Trust Bank PLC.
- Company type: Private
- Industry: Banking
- Founded: 1999; 27 years ago in Dhaka, Bangladesh
- Headquarters: Shadhinota Tower, Bir Srestha Shahid Jahangir Gate, Dhaka Cantonment, Dhaka, Bangladesh
- Products: Banking services, ATM services, Consumer Banking, Corporate Banking, Investment Banking, Islamic Banking, Treasury Management, Internet Banking, Locker Services
- Operating income: ৳17.779 million (US$140,000) (2023)
- Total assets: ৳453.829 million (US$3.7 million) (2023)
- Parent: Army Welfare Trust
- Subsidiaries: Trust Bank Securities Limited (TBSL) Trust Bank Investment Limited (TBIL) Trust Axiata Digital Limited (TADL)
- Rating: Long Term: AA1 Short Term: ST-1
- Website: tblbd.com

= Trust Bank =

Private commercial bank in Bangladesh

Trust Bank PLC. is a private commercial bank that was established in 1999 in Bangladesh. It is backed by Army Welfare Trust of Bangladesh Army. General Waker-Uz-Zaman, the incumbent Chief of Army Staff of Bangladesh Army is its chairman. It is one of the leading private commercial banks having a network of 119 branches, 8 sub-branches and 282 ATM booths across Bangladesh.

== History ==
In 1999, the Bangladesh Army Welfare Trust established Trust Bank Limited.
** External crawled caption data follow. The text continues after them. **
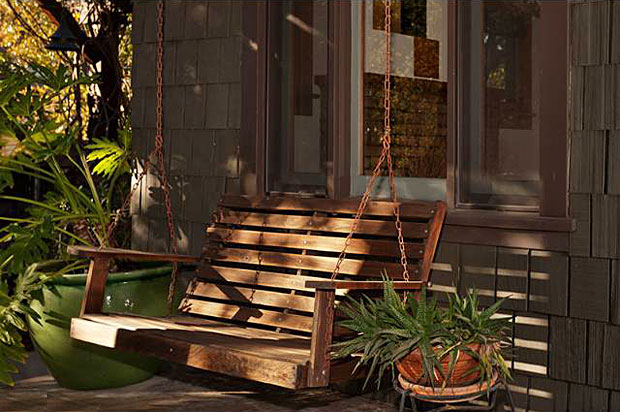 And, of course, the home features a classic front porch. In this case its appeal is further highlighted with this idyllic swinging bench seat, perfect for sipping an iced-tea on those warm Pasadena summer days.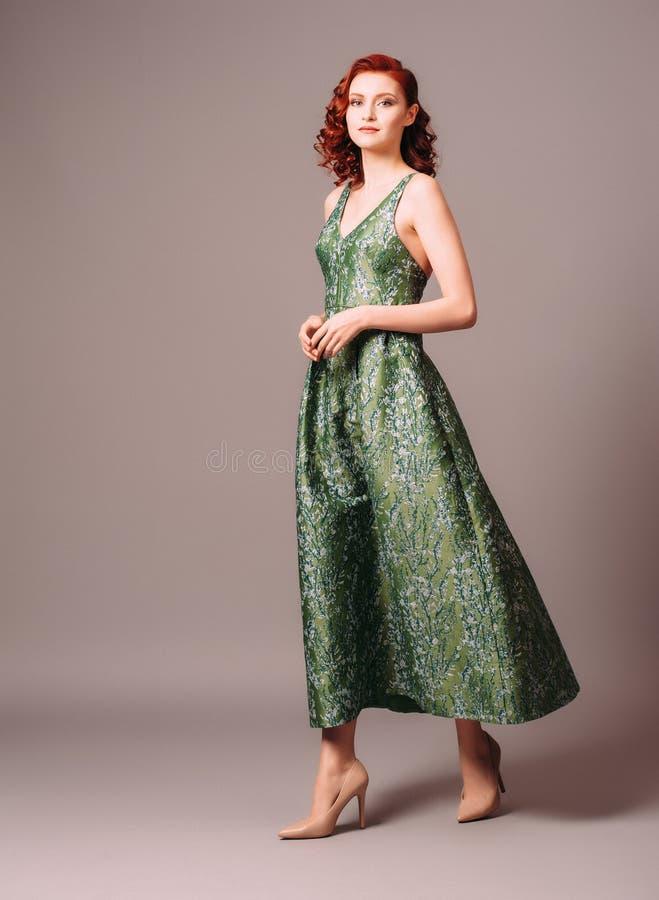 Free Green Full-length Evening Dress. Beautiful Model Wearing Emerald High Heels, Modern Feminine Look For An Event Stock Photos - 210019973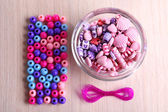Multicoloured beads and lace stacked neatly on the table — Stock Photo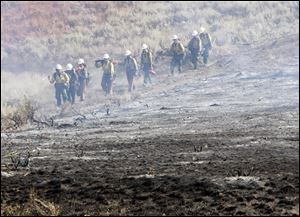A team of hotshots walk along a fire line near homes on Croy Road and the Rotorun ski hill west of Hailey Idaho today.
In 2001, the bank introduced automated branch banking system. In 2005, the bank introduced ATM services for its customers.

In January 2007, Trust Bank launched online banking services. Customers can now deposit or withdraw money from any branch of Trust Bank nationwide without needing to open multiple accounts in multiple branches.

In November 2008, Trust Bank denied allegations by Mahmudur Rahman that its former chairman, Hasan Mashhud Chowdhury, was involved with laundering money from the bank in 2002. Trust Bank announced 10 per cent dividends in 2008 at the 9th annual general meeting of the bank.

The Bank opened a merchant banking wing in 2009.

In 2020, the consolidated net profit for the bank was 650 million taka.

On 2 August 2022, Trust Bank held its the 23rd Annual General Meeting online chaired by the vice-chairman of the bank, Major General Md Moshfequr Rahman. The meeting approved a 22.5 dividend for the year. The bank signed an agreement with Bengal Commercial Bank Limited to facilitate money transfer through Ria Money Transfer. Trust Axiata Pay, also known as TAP, is a money transfer service owned by Trust Bank Limited. TAP has an agreement with Canteen Stores Department for processing payments.